Authentic NY Egg Cream

If you are from Massachusetts, and you are of a certain age, and you enjoy ice cream,  I can name a few places that will surely bring nostalgia to your hearts.  Friendly’s, Brigham’s, Bailey’s, Steve’s and Herrell’s.  There are probably countless others.  All of these are ice cream stores/parlors that have closed or have dwindled down to just one or two in the area.  But these are the ice cream places of my youth.  Bailey’s used to have sundaes that were so messy that the toppings dripped over the sides of the metal fluted cup, falling into the metal saucer placed there for just that purpose (The only place that comes close to this today is Cabot’s in Newton, which I highly recommend).   Friendly’s was where I got my peanut butter sauce fix.  Steve and, later,  Herrell’s was where we “smooshed in” toppings into the ice cream.  Brigham’s was the place where my mother would double park, hand me $2.10 and send me in for two cones, mocha almond for her, usually m&m chocolate for me.

If you’re from Massachusetts or really, New England, then you already know that ice cream is a year round necessity, not saved just for summer.  But in the summer?  For me, there is nothing more refreshing than an ice cream soda.  Perhaps you’re not familiar? According to Wikipedia (that trusted source), ice cream sodas also go by the name ice cream float.  To me those are completely different things but Wikipedia says, “it is a beverage that consists of ice cream in either a soft drink or in a mixture of flavored syrup and carbonated water.”

If you’re from New York, you probably know what an egg cream is, right?  Chocolate or vanilla milk, with carbonation from seltzer.  New Yorkers get very particular about their egg creams- very specific about the brand of chocolate syrup, about the type of seltzer, about the milk.  For me, an ice cream soda is an egg cream with ice cream on top.  The perfect blend of Boston and New York.  It’s refreshing, sweet and not too filling.  When you’re hot and thirsty, the best part is definitely the cold, not too carbonated, creamy soda part.

I was recently taught how to make an authentic New York egg cream by a native New Yorker.  And when I say taught, I mean that I watched while he made it for me.  He narrated the whole process and I will do my best to offer that narration as I document it here.

Authentic New York Egg Cream


Whole milk

Fox’s U-Bet Chocolate Syrup (no other brand will do)

Fox’s U-Bet Coffee Syrup (again, only this brand, lest you be mocked by true New Yorkers)

Plain, unflavored seltzer (we used the local kind, from Polar)


Gather your ingredients, along with a tall glass and a long spoon.  Make sure that your milk and seltzer are very cold.


Now, there were no measurements for this.  My New Yorker was able to do this all by sight/feel/taste.  Bear with me, we can figure this out.
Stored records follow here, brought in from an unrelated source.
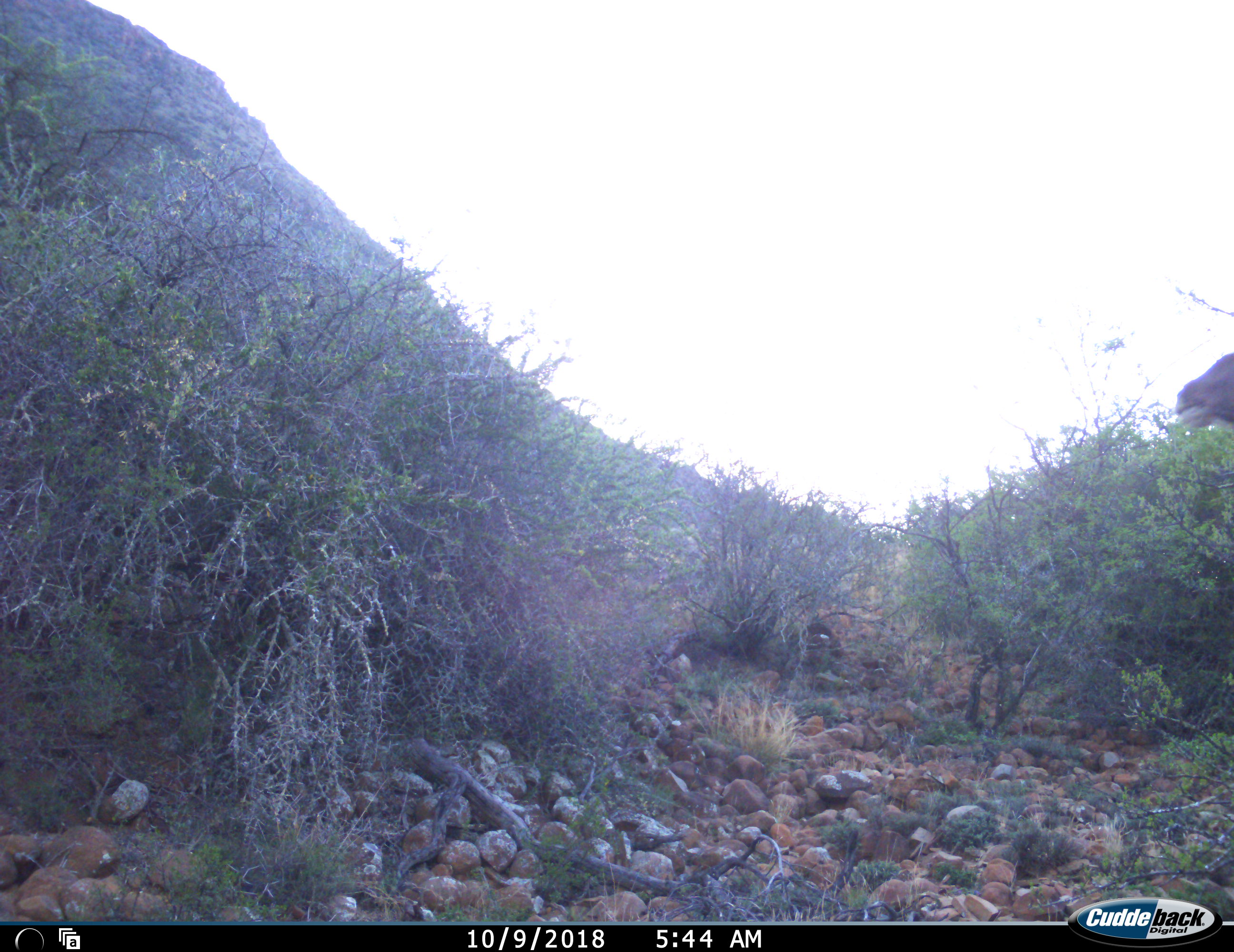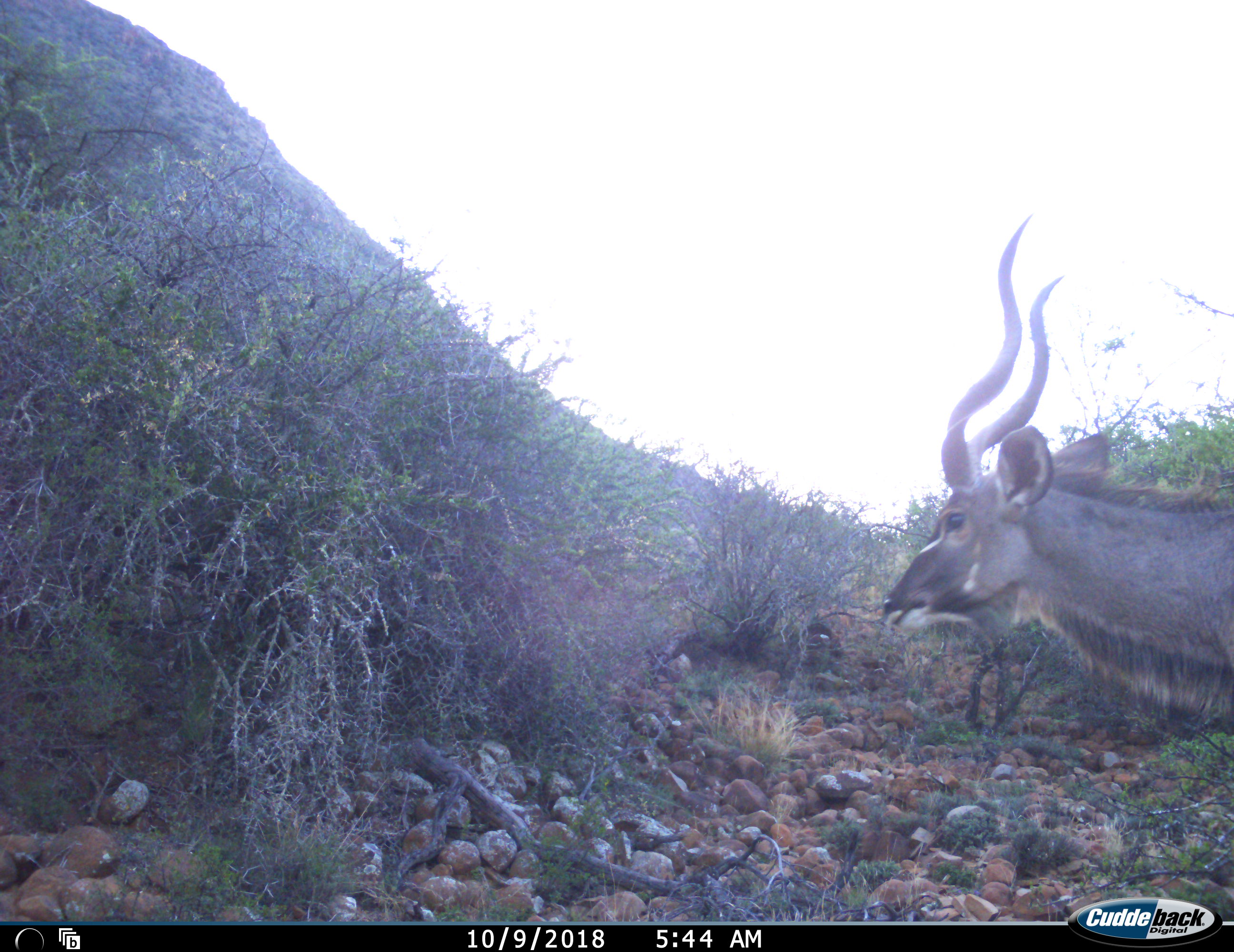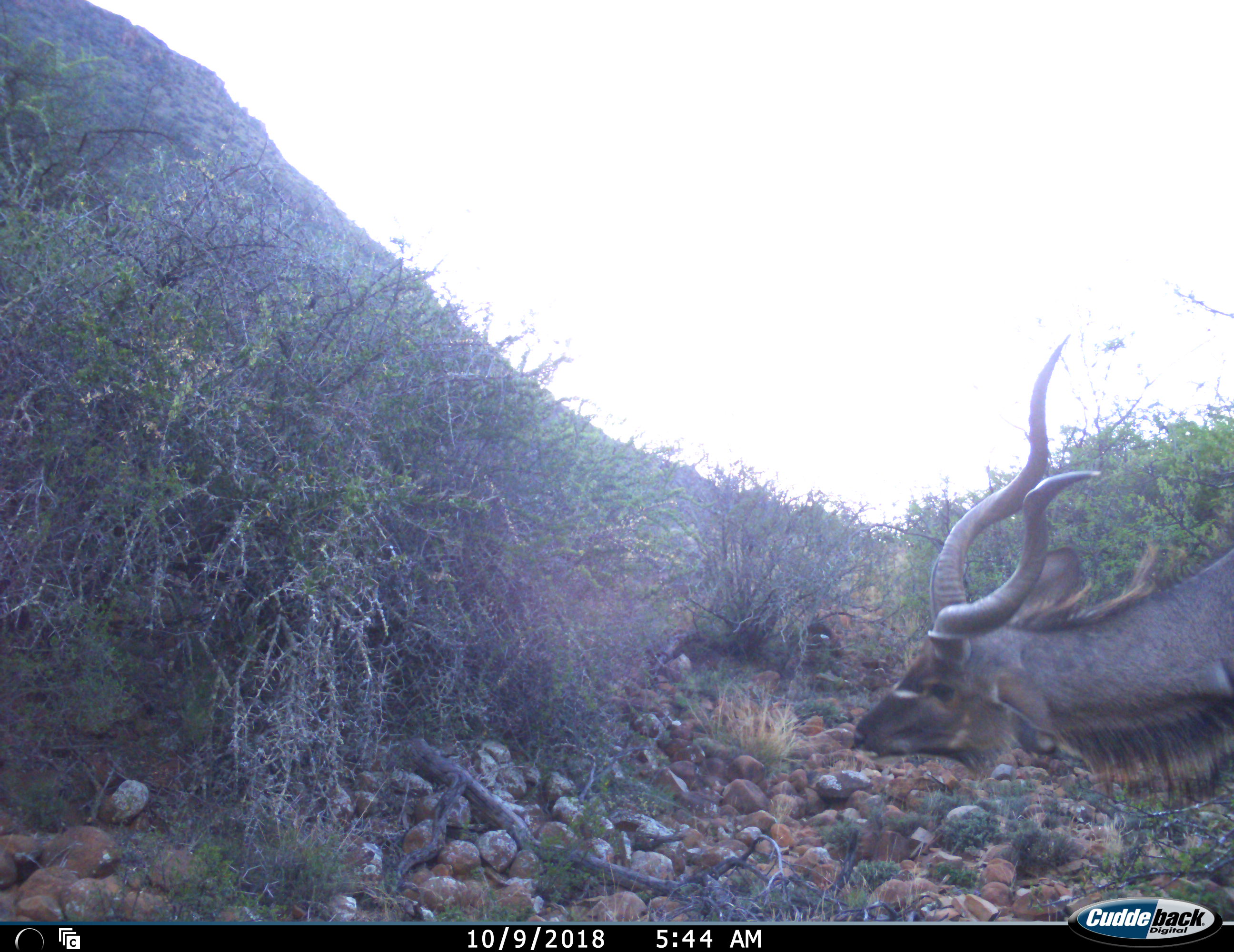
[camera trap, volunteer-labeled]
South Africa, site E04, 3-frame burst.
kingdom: Animalia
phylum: Chordata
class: Mammalia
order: Artiodactyla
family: Bovidae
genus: Tragelaphus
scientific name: Tragelaphus strepsiceros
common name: greater kudu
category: kudu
Kudu (greater kudu) (Tragelaphus strepsiceros), count 1. Behavior (volunteer vote fractions): standing 62%, resting 0%, moving 62%, interacting 0%. Young present (vote fraction): 0%. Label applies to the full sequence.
Mix some chocolate and coffee syrup in the bottom of your glass.  Should be way more chocolate than coffee.


I was told that the coffee syrup enhances the chocolate flavor (I do this with coffee powder in chocolate cake so I was completely in agreement).  Add a little bit of milk (maybe 1/4 of the glass?) so that you can mix it all together.


Once it’s mixed, add about 1/4-1/3 cup more– enough to be a little more than half the glass.  Mix it well.
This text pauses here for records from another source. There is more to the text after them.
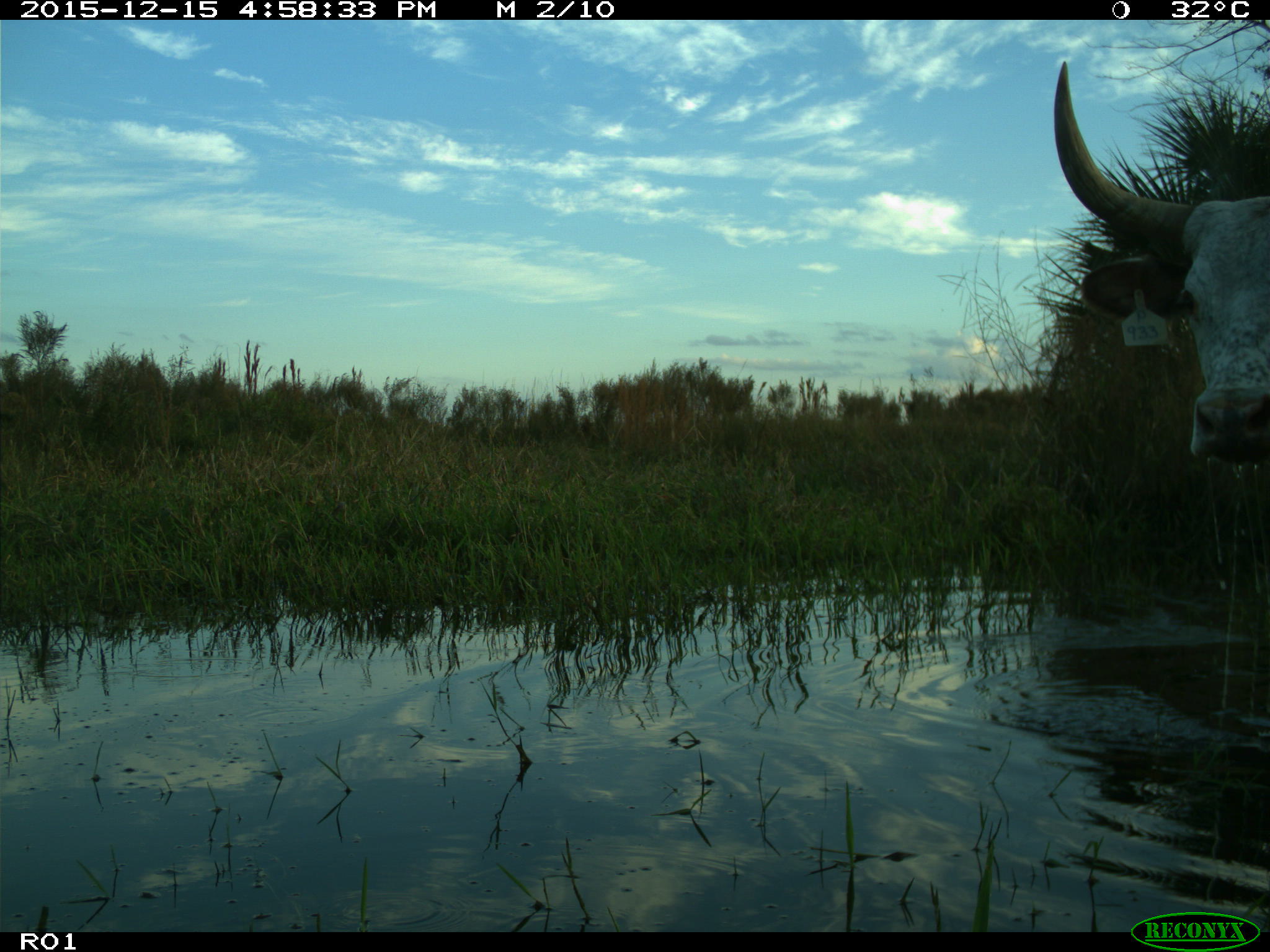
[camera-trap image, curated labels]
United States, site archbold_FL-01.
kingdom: Animalia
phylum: Chordata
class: Mammalia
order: Artiodactyla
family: Bovidae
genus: Bos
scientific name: Bos taurus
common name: domestic cow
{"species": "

Now it’s time to add the seltzer.  Apparently, you are supposed to hold a spoon in one hand, and sort of pour the seltzer down, over the spoon.   Sort of like when you pour a black and tan except instead of having the spoon upside down, it’s right side up.  So, do this and pour in enough seltzer to fill the rest of the glass.  (Shhh!  Don’t tell NY man but I’ve done this without the spoon trick and it’s JUST AS GOOD.)
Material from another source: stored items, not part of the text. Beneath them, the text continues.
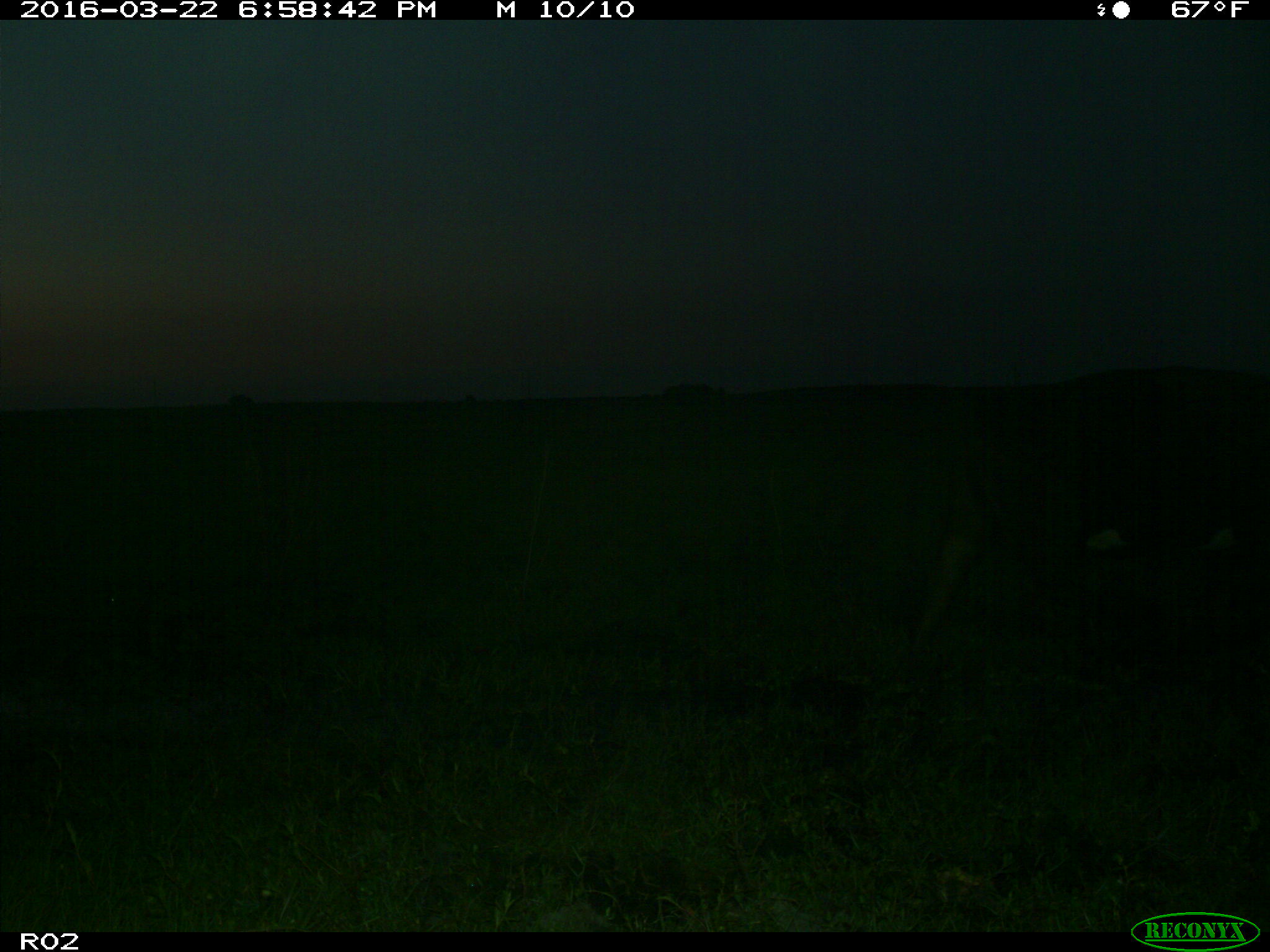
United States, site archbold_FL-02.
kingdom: Animalia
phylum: Chordata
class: Mammalia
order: Artiodactyla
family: Bovidae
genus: Bos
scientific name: Bos taurus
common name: domestic cow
Bos taurus (domestic cow).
Once you’ve added the seltzer, give it a quick stir- but not too much, as you don’t want to flatten the carbonation- just enough to combine it.  Then?  Drink away.


Sweet, bubbly, creamy and cold.  Just the thing for a sweet treat.  But as a true Boston girl?  I’d have to add a scoop of ice cream on top, perched on the side of the glass.

But?  You do you.  Yummy, regardless of how you do.